The Smashing Strategy: Products + Membership
The way we decided to approach the issue is by prominently highlighting our products once we know that a user is using an ad-blocker. You might have noticed a little friendly box appearing on the top of the page, with links to a variety of our products. Basically, we’ve customized Christian Heilmann’s AdBlock-Honeypot-detection script to our needs, and so for every user, we display this box for a good number of visits (10–15 visits) and then it disappears for a few weeks. It’s simple, yet it’s been efficient so far.
We don’t think that this will be enough, though. We have many internal conversations on how to close the gap that we have with advertising revenue, and we think about highlighting existing products — books, eBooks, job board, conferences and workshops — as well as produce brand new products, new services and a membership for readers of the site.
However, we firmly stand behind our decision to keep the content of the site accessible no matter what happens. Fullstop. We have to reinvent our monetization strategy, and we believe that we are on a good path there. We’re still collecting data, and we’re still considering options, and we will present our thoughts and findings in future posts.
I strongly believe that blocking loyal readership isn’t a reasonable option for any website. Relying on donations for an “ad-free experience” is unlikely to work either. As publishers, we all have to figure out a way to initiate an honest, direct conversation with our readers and find a respectful and profitable way of dealing with the ad revenue gap. It’s perfectly fine and necessary to earn money, and it’s important to respect the work that goes into producing and distributing good content. Quality content is expensive and time-consuming, and we shouldn’t pretend that readers don’t care, or don’t appreciate the work that goes into publishing. I sincerely believe that this isn’t true.
For ad-blocker users, you could potentially restrict access to the entire content, or provide a little extra service that would justify a subscription or a series of quality products that deliver value to your readers.

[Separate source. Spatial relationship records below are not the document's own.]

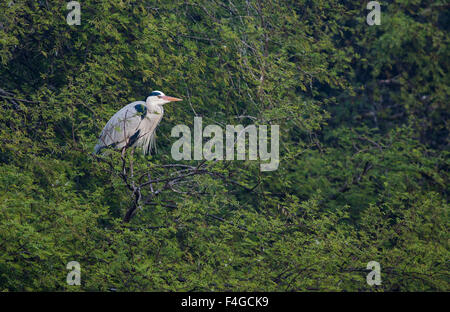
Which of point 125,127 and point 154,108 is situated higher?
point 154,108

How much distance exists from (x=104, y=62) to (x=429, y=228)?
12.7 feet

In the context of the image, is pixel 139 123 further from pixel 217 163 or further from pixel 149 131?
pixel 217 163

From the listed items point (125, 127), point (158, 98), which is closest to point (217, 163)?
point (158, 98)

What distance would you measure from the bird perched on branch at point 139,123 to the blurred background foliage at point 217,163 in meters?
0.16

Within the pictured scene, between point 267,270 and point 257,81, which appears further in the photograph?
point 257,81

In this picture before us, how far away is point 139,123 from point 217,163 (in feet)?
6.31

Fighting against ad-blocking extensions is a fight against windmills. Ad-blockers have the upper hand, and while advertising will evolve, and it will become less disturbing and annoying, it remains to see if the trust users lost in traditional display advertising can be regained. We sincerely hope so, but we can’t be certain.
I do know one other thing for sure, though. Over the years, I’ve been following a simple principle: “always under-promise, and always over-deliver.” You make a lasting impression, you make it clear that people you are working with matter, and you do the best you can to deliver quality work to your clients. It has worked very well for me. Instead of sending people away from your site, be welcoming and understanding, be respectful, honest and delightful, and who knows, maybe you’ll win a loyal, engaged and respectful audience that will be willing to pay for your products way more than you expected them to pay in the first place.